I haven’t heard of that plugin before, but I’d recommend reporting it to the WordPress.org people because I’m sure that’s not allowed.

This hack that I’ve described seems to be much more elaborate than just a single spam link inserted through a plugin.

I’m not exactly sure what’s causing it, could be any number of things.

By: chrispian

chrispian — Wed, 03 Mar 2010 14:50:47 +0000

Have you been able to tell if it’s happening to the current version of WP or just older versions? Also, have you looked to see if it’s a plugin doing it? I recently found a plugin in the repository doing much the same (details here: http://www.chrispian.com/169/wordpress-plugin-alert-about-the-author-box ).

I’ve seen this hack before, but it was in older versions of WP and they mainly tweaked your .htaccess file to redirect all SE traffic to one of their spammy sites, along with what you described in the post.

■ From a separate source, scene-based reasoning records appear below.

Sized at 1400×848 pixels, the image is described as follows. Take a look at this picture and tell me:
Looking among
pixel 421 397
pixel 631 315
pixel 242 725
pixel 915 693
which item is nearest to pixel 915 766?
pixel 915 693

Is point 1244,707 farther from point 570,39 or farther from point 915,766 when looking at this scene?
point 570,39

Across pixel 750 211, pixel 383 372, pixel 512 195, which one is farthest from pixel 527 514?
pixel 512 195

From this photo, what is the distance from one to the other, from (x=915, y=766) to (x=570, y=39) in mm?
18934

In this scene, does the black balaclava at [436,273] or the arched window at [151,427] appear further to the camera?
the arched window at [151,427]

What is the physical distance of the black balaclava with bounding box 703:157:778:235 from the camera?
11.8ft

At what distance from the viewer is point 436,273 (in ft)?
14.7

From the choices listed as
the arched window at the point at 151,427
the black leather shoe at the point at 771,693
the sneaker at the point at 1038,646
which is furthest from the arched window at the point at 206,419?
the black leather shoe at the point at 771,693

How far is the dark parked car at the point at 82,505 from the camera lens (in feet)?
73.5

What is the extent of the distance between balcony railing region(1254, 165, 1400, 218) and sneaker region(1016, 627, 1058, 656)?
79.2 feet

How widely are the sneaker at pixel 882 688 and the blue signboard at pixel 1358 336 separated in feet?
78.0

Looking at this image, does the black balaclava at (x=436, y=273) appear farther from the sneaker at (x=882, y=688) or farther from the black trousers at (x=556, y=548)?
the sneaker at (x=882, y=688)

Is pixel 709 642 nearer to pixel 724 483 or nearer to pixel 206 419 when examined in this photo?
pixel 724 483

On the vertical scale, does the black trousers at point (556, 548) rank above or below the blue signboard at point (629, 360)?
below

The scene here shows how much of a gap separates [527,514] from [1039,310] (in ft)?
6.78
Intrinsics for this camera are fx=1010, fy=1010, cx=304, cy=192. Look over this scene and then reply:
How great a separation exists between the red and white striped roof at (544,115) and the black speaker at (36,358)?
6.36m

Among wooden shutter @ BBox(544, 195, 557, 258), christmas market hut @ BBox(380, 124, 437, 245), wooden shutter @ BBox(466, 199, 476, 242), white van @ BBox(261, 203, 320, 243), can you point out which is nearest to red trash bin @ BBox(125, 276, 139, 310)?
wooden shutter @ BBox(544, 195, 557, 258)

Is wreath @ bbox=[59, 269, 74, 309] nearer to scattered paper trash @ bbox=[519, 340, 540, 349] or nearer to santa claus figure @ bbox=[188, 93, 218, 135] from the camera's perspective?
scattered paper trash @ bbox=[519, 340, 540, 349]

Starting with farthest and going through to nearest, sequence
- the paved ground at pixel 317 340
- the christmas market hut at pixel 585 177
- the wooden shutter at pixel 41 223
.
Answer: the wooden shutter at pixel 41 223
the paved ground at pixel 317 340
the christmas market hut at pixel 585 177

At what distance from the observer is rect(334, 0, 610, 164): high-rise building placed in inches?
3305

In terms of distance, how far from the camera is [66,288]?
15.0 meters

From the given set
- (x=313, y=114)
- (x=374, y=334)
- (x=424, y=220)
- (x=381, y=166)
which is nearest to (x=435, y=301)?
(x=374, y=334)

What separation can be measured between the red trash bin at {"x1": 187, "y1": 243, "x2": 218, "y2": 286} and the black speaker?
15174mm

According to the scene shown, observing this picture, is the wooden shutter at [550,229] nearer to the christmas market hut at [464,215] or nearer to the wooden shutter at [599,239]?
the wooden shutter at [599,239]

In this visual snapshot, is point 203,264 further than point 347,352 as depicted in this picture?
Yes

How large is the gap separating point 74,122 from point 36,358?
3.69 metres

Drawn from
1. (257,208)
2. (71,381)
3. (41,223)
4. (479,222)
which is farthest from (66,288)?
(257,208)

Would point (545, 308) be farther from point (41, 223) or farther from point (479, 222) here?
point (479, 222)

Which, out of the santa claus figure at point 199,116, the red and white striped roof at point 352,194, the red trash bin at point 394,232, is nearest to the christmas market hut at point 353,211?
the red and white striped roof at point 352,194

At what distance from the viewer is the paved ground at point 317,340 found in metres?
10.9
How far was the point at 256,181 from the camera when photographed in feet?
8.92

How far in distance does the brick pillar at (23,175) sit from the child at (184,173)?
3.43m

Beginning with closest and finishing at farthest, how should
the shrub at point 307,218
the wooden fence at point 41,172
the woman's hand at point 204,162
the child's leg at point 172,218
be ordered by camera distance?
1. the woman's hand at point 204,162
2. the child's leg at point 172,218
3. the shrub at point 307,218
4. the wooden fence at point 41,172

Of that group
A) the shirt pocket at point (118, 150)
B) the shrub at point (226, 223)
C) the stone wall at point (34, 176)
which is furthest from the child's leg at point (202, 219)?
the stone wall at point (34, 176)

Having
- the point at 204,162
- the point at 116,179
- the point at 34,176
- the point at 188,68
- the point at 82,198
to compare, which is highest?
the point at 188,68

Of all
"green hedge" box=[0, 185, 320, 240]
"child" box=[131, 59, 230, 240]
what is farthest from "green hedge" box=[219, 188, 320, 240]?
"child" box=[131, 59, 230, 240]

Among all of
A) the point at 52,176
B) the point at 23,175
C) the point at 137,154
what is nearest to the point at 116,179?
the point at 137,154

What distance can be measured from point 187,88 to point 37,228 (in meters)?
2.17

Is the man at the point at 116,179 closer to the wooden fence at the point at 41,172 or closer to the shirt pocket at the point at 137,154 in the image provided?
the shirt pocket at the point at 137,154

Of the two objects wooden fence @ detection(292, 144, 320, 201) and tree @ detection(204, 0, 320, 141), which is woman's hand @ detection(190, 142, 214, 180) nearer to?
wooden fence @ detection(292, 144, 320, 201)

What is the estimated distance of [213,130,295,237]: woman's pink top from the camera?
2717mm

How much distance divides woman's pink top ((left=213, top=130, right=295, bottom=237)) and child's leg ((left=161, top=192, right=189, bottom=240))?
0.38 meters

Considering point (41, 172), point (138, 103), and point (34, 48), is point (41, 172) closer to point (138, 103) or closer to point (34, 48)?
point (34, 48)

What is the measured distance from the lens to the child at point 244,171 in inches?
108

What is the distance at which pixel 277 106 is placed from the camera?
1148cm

Now we don’t have to worry about just hackers, but spammers who hack too.

By: Michael Savage

Michael Savage — Tue, 02 Mar 2010 17:27:59 +0000

Keep us updated if you hear more on this Leland. Since my business site is powered by wordpress makes me want to check often.

By: Leland

Leland — Tue, 02 Mar 2010 12:31:49 +0000

No problem Jaypee, glad you didn’t find any hacky stuff in your search results.

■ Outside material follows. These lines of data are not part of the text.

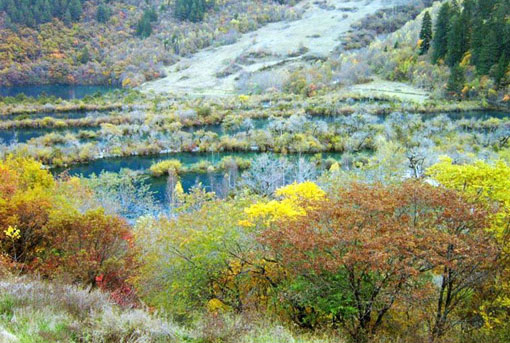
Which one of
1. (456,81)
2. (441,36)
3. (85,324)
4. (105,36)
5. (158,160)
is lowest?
(158,160)

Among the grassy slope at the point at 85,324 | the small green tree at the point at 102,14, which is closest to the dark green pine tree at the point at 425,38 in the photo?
the grassy slope at the point at 85,324

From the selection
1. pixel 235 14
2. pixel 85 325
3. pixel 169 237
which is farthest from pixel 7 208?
pixel 235 14

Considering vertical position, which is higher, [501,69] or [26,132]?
[501,69]

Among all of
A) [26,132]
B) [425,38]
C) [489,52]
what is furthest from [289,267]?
[425,38]

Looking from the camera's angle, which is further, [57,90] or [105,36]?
[105,36]

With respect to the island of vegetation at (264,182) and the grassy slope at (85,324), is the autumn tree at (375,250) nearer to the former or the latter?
the island of vegetation at (264,182)

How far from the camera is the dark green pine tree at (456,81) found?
73438 mm

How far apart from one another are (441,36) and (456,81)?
13157 millimetres

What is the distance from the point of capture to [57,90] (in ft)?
403

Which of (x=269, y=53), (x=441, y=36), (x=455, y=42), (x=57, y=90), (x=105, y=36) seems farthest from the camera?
(x=105, y=36)

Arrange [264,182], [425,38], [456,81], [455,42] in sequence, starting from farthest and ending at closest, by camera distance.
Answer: [425,38] < [455,42] < [456,81] < [264,182]

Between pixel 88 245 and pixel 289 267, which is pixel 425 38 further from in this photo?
pixel 88 245

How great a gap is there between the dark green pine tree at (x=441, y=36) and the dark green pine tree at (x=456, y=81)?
351 inches

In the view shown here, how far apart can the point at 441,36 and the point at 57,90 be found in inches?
4147
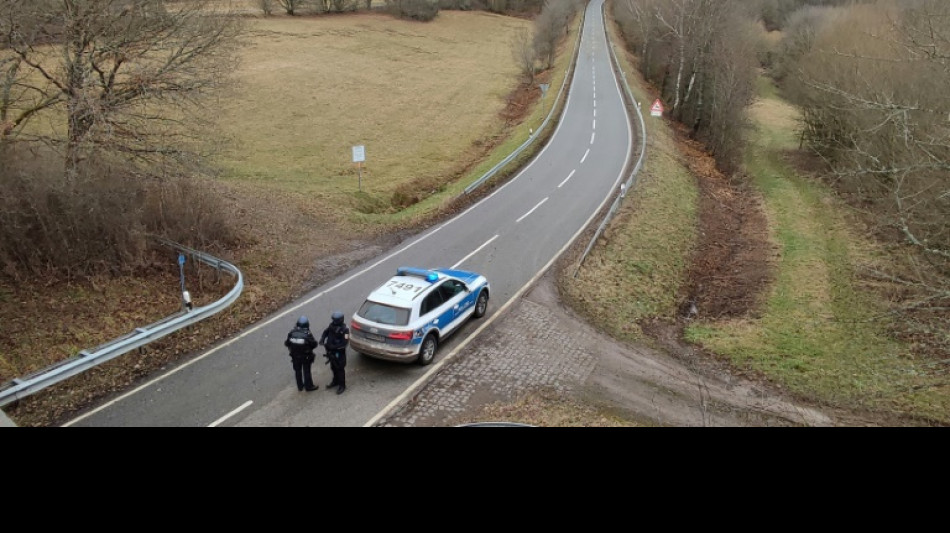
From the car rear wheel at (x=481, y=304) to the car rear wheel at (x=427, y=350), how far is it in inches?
85.3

Thanks for including this in your weekend roundup!

By: Leland

Leland — Tue, 02 Mar 2010 12:30:40 +0000

I think that would be useful, especially if they spot a malicious file, if they share the code it could shed some light as to how exactly the hack works.

By: Wayne John

Wayne John — Tue, 02 Mar 2010 05:12:50 +0000

Good info, thanks for posting it. One of the existing people that were hacked should provide a copy of their code to people that could determine if there is a way to detect it and remove it, hopefully before Google indexes the content.

Good stuff!

By: Jaypee

Jaypee — Tue, 02 Mar 2010 02:38:04 +0000

Thanks for the info Leland! I wasn’t aware of this until I read your article. I’m sure many WordPress users will find this information useful.

Btw, I checked my blog using the procedure specified in the screencast and fortunately my blog doesn’t display any spam links/keywords.

I’m adding this article to my “late” Weekend Roundup. Again, thanks for sharing!